Duplicate the stretch of the material from the line containing "As this photo" through the line containing "56.7 inches", keeping both of those lines. Leave the pictures out of your answer.

- Source data
————
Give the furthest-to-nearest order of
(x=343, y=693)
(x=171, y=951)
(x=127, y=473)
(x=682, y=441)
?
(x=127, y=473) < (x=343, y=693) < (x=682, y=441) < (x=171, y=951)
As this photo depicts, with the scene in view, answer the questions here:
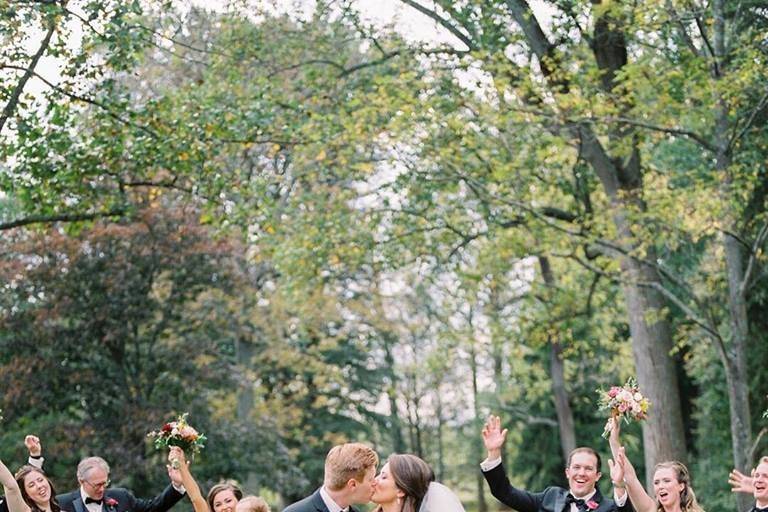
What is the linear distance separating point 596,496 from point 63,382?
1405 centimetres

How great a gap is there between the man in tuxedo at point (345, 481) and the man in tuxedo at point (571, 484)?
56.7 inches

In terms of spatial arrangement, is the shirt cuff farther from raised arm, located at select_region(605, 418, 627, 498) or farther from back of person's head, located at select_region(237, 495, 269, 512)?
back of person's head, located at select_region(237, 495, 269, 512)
————
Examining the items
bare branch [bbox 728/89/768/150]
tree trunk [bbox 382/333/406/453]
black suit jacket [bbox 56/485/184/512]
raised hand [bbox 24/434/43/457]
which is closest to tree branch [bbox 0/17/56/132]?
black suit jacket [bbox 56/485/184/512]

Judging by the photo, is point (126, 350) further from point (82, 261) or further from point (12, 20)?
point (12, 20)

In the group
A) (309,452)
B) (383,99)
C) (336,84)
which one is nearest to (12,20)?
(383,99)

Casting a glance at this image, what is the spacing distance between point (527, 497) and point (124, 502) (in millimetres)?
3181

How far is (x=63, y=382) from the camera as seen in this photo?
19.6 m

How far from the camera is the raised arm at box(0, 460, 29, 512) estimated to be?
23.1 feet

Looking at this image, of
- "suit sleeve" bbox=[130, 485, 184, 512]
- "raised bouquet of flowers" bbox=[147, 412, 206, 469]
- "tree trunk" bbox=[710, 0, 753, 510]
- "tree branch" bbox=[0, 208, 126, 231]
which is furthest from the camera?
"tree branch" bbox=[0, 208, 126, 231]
————
- Solution below
As this photo depicts, with the scene in view, answer the questions here:
What is the linear distance separating point 596,496 from point 63,382?
1405 centimetres

How great a gap is there between the man in tuxedo at point (345, 481) and the man in tuxedo at point (571, 484)?
56.7 inches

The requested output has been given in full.